Readers' letters - May 7

Should we bring back the death penalty?
Should we bring back the death penalty?

Nation’s death penalty was deterrent for violent crimes

I have just come across a newspaper cutting, dated March 5, 2014.

It states that, in 1964, there were 296 murders – a homicide rate of 6.3 per million in England and Wales.

In 2010/11, there were 636 murders – a murder rate of 11.7 per million – roughly double that during the final period of the death penalty.

Surely this proves that the abolition of the death penalty was a great mistake on the part of our Government?

We are becoming more vulnerable than ever, the people that we have voted into power are not protecting us as they should. Murderers nowadays are sent to prison for a few years, to be kept in better conditions than many of our pensioners and unemployed people.

They don’t have to wonder where their next meal is coming from.

The death penalty of hanging was brutal, but so were the murders that were committed.

Murderers should not be let off so lightly.

They have proved they cannot be trusted amongst a vulnerable public.

Mr C Lambert

Address supplied

Time we got rid of House of Lords

I think it is time Britain got rid of the House of Lords because it is an unelected sector of Parliament and yet it can still undermine a Government in the House of Commons.
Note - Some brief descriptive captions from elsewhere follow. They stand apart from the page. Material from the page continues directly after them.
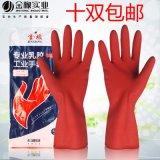金橡紅色冬季家用洗碗手套 工業橡膠手套 乳膠防水家務手套批發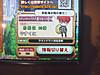 Yasukuni_120316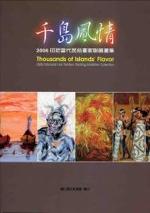 千島風情─2008印尼當代民俗畫家聯展畫集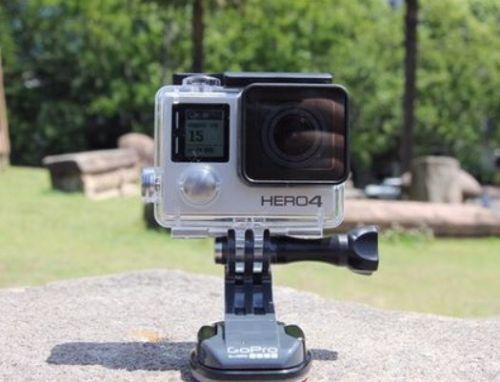 GoPro HERO4 Camcorder -  Silver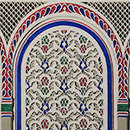 Moroccan Wall Decoration 1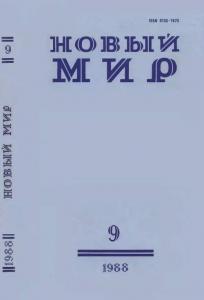 Новый мир 1988 №09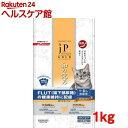 ジェーピースタイルゴールド 和の究み 1〜6歳までの成猫用  (1kg)【ジェーピースタイル ゴールド】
This is a Government intending to deliver the democratic wishes of the people, especially on leaving the European Union (EU).

That actually makes Britain a mild dictatorship disguised as a democracy, dictated from the House of Lords, who are a hopeless shower regarding Brexit.

They are playing the same role today as 1930s appeasers such as Neville Chamberlain and Lord Halifax – and therefore humiliating their own country against the will of the electorate.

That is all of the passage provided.